[resolved] Some of weight/gradient/input tensors are located on different GPUs Error

I am training a CNN on top of the features from a pretrained network for doing semantic segmentation. I have these models on two different GPUs and I copy the data to the respective GPUs as shown in the following snippet.

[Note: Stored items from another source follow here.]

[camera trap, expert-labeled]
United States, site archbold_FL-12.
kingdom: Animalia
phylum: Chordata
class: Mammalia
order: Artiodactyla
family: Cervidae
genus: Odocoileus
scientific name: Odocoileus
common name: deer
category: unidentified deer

# move pretrained model from CPU to GPU 1
backbone = backbone.cuda(1)

# move the current model to GPU2
model = model.cuda(2)

# NLL criterion
criterion = nn.NLLLoss2d().cuda(2)

   # IN training loop
    x = Variable(t_rgb[i * 4 : i * 4 + cbs].type(dtype).cuda(1), requires_grad=False)
    y = Variable(t_target[i * 4 : i * 4 + cbs].type(th.LongTensor).cuda(2), requires_grad=False)
    
    x = backbone.forward(x).type(dtype).cuda(2)
    output = model(x)
    
    print ('x ', x.get_device())
    print ('output ',output.get_device())
    print ('y ',y.get_device())
    loss = criterion(output, y)
    print ('loss ',loss.get_device())
    optimizer.zero_grad()
    loss.backward()

The output I get is,
x 2
output 2
y 2
loss 2

But then I get

RuntimeError: AssertionTHCTensor_(checkGPU)(state, 3, input, gradInput, gradOutput)’ failed. Some of weight/gradient/input tensors are located on different GPUs. Please move them to a single one. at /b/wheel/pytorch-src/torch/lib/THCUNN/generic/Threshold.cu:49`

The exact stacktrace is as follows.

  File "training.py", line 319, in <module>
    loss.backward()
  File "/opt/python3.5/lib/python3.5/site-packages/torch/autograd/variable.py", line 146, in backward
    self._execution_engine.run_backward((self,), (gradient,), retain_variables)
  File "/opt/python3.5/lib/python3.5/site-packages/torch/nn/_functions/thnn/auto.py", line 175, in backward
    update_grad_input_fn(self._backend.library_state, input, grad_output, grad_input, *gi_args)
RuntimeError: Assertion `THCTensor_(checkGPU)(state, 3, input, gradInput, gradOutput)' failed. Some of weight/gradient/input tensors are located on different GPUs. Please move them to a single one. at /b/wheel/pytorch-src/torch/lib/THCUNN/generic/Threshold.cu:49

From what I understand, input to the model (Variable x) and the model (and so the weights and the gradient) are both on the same GPU (2 in my case). But I don’t understand why I am getting this error. Could someone please help me in figuring out the issue here? Also, I welcome any suggestions related to having models in different GPUs and moving data around.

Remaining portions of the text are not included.